[Items from a data source]
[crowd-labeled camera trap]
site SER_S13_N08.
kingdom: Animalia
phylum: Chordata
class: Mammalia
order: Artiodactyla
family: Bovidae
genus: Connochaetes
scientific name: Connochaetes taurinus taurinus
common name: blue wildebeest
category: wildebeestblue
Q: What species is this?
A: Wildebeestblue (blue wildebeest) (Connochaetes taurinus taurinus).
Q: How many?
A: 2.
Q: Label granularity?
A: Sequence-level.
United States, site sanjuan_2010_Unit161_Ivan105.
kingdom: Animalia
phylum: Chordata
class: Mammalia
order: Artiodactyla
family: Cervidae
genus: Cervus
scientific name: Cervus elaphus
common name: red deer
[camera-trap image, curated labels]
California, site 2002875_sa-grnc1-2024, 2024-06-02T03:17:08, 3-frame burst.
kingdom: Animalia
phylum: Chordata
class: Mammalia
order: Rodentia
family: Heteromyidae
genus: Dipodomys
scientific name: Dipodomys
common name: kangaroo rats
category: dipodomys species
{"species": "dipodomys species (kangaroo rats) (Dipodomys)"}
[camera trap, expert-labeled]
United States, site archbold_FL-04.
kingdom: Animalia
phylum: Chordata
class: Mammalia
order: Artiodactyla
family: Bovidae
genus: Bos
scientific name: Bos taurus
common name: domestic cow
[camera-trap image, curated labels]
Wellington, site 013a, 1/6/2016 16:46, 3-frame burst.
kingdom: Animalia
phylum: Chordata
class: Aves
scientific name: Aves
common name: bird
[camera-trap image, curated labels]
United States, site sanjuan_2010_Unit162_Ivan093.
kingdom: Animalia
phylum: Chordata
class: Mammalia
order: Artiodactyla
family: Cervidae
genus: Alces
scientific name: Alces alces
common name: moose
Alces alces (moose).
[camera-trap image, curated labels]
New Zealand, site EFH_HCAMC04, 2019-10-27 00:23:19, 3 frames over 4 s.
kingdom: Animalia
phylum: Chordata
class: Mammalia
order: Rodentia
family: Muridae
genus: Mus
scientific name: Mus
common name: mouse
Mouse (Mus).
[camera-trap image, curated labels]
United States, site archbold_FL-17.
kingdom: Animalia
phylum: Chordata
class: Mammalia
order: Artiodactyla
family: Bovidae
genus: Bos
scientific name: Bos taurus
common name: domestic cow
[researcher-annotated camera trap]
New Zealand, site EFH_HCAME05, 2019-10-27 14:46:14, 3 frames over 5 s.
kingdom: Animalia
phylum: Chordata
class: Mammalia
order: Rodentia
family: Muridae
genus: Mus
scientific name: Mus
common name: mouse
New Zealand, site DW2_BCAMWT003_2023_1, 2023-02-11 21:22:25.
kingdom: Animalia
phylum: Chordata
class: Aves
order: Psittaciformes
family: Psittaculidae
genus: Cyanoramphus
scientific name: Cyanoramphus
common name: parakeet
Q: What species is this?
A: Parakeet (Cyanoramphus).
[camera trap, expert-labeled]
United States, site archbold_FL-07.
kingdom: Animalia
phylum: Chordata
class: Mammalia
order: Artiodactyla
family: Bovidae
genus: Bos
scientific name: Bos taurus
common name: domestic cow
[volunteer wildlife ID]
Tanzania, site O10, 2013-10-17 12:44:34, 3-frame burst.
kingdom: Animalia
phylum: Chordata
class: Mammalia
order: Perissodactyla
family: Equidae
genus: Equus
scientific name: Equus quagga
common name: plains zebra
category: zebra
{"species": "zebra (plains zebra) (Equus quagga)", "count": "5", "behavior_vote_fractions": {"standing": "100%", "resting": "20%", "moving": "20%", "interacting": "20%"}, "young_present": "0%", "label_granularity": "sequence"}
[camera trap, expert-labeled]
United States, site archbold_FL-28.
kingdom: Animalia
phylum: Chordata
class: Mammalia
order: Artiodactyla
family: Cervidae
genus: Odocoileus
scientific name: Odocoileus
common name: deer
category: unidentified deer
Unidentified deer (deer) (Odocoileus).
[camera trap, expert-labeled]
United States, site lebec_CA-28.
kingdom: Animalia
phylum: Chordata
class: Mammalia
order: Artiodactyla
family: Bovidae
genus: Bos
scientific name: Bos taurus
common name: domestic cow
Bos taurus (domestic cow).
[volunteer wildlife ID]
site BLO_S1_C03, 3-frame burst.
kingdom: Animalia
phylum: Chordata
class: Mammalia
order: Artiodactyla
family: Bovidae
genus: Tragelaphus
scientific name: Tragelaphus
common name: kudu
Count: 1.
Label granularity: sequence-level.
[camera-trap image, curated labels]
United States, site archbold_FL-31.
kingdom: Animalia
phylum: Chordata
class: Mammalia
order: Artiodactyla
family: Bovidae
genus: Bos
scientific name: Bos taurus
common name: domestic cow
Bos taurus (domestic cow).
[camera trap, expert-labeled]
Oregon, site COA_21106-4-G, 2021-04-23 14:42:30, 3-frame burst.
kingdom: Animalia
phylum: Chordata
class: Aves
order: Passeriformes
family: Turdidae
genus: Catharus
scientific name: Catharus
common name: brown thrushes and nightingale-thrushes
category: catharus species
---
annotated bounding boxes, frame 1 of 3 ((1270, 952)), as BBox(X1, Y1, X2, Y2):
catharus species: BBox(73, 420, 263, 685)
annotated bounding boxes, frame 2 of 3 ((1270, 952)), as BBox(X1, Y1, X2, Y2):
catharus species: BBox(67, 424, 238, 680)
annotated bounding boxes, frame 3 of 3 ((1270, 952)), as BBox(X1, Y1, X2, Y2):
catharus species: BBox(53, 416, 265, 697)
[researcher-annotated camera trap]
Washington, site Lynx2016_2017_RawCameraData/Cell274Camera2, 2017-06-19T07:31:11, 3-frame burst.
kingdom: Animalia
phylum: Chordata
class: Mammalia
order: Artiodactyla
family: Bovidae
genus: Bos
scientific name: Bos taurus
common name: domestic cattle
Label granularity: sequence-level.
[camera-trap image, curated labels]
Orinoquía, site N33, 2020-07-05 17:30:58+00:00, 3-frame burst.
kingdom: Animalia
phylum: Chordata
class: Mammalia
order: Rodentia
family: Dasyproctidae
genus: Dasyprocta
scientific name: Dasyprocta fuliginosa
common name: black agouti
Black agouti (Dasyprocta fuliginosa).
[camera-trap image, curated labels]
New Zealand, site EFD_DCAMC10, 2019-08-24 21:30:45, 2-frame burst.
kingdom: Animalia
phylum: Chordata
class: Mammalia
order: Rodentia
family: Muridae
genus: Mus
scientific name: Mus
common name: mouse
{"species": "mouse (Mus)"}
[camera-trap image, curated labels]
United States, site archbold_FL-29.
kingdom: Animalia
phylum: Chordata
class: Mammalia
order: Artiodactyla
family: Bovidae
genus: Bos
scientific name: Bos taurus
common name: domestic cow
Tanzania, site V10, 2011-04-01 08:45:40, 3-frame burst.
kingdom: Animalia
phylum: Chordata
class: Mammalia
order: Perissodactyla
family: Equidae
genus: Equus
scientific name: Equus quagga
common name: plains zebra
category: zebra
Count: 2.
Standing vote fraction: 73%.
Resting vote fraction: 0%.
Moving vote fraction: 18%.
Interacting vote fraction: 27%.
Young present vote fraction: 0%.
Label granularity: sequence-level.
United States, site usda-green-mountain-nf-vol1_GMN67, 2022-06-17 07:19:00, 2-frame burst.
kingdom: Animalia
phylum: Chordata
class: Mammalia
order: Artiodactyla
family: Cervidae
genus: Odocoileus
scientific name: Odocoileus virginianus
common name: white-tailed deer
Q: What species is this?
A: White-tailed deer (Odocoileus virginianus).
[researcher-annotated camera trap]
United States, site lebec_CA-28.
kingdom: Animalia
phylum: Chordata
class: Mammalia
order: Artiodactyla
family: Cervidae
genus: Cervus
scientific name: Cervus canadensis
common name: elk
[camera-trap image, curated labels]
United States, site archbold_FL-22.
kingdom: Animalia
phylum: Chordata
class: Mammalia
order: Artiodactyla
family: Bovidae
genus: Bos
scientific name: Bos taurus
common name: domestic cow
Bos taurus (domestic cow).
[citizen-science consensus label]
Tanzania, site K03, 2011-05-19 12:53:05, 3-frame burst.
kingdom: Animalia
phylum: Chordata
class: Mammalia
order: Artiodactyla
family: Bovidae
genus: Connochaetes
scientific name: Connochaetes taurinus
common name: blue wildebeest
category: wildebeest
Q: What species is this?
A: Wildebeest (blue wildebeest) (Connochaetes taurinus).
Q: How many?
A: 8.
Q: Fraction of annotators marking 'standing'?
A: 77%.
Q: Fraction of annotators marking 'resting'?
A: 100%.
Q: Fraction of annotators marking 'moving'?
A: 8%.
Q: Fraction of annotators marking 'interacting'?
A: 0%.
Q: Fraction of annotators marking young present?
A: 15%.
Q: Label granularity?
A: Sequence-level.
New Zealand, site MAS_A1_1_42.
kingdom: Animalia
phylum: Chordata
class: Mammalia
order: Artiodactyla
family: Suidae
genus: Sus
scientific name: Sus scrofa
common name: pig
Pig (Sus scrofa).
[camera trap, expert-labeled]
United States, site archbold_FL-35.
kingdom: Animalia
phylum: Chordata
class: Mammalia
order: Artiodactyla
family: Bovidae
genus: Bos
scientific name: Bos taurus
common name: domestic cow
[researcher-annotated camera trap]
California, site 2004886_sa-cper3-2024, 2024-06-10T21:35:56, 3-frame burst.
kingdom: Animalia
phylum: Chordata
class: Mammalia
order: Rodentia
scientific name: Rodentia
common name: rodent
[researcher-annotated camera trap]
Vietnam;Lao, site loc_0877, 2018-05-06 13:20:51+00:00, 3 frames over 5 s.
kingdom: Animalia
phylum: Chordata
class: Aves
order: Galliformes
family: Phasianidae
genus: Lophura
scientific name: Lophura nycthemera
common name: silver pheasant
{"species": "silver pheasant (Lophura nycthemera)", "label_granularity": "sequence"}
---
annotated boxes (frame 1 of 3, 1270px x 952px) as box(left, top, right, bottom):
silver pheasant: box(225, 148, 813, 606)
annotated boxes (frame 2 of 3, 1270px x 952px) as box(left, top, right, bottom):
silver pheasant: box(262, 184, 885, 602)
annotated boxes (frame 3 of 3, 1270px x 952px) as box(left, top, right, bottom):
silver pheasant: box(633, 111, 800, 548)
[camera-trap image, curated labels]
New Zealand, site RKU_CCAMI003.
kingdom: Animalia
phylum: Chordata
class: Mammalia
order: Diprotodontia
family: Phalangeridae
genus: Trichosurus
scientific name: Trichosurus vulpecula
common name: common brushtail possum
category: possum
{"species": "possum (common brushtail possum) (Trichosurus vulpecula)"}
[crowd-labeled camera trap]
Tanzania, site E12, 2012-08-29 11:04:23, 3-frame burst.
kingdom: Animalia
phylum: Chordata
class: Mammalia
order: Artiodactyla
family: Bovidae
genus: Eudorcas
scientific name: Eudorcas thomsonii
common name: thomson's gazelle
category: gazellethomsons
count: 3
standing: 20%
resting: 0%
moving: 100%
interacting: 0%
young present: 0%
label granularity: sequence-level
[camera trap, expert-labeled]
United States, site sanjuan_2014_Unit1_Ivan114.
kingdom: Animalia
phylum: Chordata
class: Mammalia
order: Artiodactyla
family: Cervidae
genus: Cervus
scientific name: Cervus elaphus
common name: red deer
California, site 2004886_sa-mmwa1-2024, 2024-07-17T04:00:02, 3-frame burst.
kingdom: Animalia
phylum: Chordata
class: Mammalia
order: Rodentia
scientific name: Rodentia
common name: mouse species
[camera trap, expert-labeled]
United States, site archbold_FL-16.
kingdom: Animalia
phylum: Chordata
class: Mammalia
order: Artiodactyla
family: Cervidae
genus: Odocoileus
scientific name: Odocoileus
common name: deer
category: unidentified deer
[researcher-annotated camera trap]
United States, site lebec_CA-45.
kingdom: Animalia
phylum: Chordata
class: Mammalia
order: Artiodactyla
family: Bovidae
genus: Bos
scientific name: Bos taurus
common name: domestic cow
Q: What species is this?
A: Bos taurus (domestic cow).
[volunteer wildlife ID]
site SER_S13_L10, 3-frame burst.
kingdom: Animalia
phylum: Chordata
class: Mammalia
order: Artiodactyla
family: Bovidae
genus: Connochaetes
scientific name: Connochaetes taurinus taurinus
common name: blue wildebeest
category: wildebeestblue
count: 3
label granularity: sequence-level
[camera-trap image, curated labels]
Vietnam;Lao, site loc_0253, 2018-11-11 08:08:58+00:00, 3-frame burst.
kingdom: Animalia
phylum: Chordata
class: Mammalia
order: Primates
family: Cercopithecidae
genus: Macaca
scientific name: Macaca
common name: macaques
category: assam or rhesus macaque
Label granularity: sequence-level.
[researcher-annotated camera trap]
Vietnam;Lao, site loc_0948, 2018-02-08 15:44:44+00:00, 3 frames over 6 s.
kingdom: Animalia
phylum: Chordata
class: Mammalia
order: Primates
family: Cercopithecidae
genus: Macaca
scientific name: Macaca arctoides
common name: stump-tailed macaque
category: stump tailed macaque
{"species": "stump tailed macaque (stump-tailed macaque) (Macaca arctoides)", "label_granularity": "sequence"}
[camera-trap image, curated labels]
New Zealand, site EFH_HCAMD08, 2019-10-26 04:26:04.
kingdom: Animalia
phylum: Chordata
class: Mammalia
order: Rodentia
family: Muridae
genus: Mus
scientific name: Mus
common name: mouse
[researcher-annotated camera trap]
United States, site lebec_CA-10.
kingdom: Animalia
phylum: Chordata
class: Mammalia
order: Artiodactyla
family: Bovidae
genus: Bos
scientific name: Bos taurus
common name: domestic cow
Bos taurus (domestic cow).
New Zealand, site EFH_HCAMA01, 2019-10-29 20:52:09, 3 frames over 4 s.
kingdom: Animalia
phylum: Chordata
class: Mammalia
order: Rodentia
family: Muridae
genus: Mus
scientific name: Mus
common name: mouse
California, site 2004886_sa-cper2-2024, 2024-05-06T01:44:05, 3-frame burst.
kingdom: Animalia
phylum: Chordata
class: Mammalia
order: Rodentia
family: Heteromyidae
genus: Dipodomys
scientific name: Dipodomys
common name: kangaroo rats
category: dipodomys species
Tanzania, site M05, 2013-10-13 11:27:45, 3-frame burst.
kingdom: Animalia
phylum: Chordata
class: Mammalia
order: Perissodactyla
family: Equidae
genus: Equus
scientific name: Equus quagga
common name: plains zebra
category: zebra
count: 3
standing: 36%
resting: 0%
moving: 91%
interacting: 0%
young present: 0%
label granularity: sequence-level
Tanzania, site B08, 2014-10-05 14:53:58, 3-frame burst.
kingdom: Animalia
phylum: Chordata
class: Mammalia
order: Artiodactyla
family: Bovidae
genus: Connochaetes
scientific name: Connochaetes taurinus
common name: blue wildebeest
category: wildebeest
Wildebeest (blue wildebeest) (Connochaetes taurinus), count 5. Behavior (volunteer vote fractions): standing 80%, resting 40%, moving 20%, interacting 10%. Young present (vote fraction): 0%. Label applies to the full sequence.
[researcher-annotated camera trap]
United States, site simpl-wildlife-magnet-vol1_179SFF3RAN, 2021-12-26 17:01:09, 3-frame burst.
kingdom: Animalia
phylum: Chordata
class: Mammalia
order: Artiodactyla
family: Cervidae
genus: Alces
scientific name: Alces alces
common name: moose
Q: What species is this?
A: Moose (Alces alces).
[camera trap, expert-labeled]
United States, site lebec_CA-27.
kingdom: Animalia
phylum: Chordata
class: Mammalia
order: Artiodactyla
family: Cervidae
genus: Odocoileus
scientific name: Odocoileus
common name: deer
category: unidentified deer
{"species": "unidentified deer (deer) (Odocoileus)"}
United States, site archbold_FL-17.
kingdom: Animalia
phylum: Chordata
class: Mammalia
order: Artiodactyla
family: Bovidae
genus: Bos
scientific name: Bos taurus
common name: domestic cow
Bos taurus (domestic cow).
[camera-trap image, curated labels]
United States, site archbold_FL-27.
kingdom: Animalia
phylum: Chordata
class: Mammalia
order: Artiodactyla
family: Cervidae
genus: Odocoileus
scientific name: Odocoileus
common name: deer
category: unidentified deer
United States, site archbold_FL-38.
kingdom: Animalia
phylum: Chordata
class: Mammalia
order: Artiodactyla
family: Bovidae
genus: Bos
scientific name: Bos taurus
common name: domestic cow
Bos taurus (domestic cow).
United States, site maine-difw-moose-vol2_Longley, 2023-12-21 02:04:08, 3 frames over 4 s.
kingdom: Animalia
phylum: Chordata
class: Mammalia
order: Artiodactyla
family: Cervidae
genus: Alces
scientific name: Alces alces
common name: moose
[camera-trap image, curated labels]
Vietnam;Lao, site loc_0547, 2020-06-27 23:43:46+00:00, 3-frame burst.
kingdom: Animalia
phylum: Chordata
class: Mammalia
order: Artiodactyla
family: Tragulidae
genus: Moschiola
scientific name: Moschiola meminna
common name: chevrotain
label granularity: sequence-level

TASK PROMPT: Scan the records above and report every line with the string "nycthemera".

ANSWER SPACE:
scientific name: Lophura nycthemera
{"species": "silver pheasant (Lophura nycthemera)", "label_granularity": "sequence"}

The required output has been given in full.